Search the records for the string "Zealand", and show each line where it appears.

(SOURCE DATA begins)

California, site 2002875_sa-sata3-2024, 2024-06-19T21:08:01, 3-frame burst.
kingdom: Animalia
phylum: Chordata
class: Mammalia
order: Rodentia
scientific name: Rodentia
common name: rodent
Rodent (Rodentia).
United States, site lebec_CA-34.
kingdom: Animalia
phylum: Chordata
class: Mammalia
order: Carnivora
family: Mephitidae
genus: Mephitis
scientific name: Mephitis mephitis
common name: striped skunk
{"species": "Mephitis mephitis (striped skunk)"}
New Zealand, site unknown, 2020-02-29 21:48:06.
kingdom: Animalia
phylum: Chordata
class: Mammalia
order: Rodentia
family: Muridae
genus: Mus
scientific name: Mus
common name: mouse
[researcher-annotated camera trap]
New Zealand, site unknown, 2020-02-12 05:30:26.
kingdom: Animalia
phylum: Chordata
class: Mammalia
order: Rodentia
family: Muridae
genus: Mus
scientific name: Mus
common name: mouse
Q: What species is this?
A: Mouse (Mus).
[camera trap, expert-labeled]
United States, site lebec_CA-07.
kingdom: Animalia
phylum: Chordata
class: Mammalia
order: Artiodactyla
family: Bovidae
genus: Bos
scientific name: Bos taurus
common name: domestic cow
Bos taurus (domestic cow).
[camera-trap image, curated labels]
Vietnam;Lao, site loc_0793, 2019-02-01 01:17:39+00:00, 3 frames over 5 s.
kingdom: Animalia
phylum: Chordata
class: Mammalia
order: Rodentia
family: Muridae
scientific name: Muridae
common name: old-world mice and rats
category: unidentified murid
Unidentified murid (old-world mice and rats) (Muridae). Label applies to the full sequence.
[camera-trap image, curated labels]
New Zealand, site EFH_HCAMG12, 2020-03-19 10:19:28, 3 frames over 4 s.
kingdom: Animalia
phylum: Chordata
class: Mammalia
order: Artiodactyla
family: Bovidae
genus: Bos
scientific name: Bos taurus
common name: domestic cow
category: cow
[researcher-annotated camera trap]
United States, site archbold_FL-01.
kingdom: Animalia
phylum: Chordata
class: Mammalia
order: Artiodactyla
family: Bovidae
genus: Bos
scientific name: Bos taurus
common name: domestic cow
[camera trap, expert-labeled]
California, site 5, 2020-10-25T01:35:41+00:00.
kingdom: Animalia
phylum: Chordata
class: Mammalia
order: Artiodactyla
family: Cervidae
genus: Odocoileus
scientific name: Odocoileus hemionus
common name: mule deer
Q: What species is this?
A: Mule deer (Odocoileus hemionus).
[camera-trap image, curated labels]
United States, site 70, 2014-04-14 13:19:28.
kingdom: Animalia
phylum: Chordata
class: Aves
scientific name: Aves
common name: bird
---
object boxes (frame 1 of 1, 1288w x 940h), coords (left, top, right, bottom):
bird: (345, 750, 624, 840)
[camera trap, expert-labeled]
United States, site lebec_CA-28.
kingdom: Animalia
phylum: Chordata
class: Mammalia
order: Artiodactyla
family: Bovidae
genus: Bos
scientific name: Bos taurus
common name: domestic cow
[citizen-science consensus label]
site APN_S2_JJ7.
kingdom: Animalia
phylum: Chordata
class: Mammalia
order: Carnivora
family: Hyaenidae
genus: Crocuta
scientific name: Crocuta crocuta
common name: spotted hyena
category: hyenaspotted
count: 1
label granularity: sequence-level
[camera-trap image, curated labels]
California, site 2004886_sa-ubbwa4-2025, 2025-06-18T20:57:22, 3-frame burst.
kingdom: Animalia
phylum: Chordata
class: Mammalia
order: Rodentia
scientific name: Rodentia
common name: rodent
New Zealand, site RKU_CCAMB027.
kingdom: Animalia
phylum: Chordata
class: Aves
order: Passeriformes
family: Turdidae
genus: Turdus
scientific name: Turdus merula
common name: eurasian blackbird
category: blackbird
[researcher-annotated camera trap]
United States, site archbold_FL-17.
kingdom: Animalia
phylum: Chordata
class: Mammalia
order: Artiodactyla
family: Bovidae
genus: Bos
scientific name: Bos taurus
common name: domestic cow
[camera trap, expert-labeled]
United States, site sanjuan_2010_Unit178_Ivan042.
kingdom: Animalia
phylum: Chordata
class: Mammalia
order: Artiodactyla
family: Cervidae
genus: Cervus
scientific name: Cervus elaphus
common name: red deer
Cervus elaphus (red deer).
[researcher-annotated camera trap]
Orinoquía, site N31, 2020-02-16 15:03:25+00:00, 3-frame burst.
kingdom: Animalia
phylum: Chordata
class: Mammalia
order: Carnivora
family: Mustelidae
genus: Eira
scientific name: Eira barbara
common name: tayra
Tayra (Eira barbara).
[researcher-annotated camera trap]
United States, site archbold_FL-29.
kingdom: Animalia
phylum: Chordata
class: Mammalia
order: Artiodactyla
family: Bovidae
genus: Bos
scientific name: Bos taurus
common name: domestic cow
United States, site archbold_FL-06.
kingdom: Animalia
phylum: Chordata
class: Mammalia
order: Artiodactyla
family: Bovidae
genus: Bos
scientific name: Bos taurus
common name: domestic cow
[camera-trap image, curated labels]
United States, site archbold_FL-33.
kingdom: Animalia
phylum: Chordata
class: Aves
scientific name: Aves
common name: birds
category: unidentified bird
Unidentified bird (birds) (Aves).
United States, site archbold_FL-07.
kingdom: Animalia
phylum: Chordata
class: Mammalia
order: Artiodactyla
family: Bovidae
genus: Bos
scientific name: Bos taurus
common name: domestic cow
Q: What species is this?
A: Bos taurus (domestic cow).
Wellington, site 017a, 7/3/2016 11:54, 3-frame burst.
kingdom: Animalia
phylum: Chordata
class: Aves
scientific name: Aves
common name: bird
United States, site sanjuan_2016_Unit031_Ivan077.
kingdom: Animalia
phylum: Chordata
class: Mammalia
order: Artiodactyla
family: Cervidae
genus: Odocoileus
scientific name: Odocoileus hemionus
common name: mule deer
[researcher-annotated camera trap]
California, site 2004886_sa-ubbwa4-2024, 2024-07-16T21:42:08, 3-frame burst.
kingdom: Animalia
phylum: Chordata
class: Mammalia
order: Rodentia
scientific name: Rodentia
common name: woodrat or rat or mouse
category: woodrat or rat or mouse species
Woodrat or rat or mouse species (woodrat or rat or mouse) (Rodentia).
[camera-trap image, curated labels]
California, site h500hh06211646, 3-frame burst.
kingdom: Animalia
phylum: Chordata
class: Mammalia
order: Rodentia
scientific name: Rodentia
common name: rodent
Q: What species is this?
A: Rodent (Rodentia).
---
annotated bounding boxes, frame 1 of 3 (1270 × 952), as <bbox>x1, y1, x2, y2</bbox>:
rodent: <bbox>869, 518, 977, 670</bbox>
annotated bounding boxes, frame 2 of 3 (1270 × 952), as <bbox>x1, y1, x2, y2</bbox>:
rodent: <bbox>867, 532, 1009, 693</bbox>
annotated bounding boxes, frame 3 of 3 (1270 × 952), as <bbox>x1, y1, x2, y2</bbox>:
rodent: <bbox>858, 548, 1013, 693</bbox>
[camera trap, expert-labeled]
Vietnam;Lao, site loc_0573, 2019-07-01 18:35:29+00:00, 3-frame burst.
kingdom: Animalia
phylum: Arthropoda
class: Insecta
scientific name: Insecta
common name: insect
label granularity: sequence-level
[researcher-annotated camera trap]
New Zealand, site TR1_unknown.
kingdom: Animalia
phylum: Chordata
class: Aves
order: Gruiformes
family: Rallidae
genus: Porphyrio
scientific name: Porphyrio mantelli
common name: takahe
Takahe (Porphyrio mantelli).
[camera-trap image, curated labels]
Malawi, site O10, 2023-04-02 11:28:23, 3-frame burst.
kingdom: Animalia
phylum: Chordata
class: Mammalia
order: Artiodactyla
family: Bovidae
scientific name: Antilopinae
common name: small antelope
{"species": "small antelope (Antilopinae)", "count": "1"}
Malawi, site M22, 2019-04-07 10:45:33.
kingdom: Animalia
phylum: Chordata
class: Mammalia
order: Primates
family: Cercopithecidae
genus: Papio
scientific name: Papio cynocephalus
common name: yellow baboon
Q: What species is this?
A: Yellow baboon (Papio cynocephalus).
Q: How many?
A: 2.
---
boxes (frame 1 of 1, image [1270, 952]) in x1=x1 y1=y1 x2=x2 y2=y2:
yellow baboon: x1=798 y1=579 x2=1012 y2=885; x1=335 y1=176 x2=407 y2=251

(SOURCE DATA ends)

■ SOLUTION TO THIS PROBLEM
New Zealand, site unknown, 2020-02-29 21:48:06.
New Zealand, site unknown, 2020-02-12 05:30:26.
New Zealand, site EFH_HCAMG12, 2020-03-19 10:19:28, 3 frames over 4 s.
New Zealand, site RKU_CCAMB027.
New Zealand, site TR1_unknown.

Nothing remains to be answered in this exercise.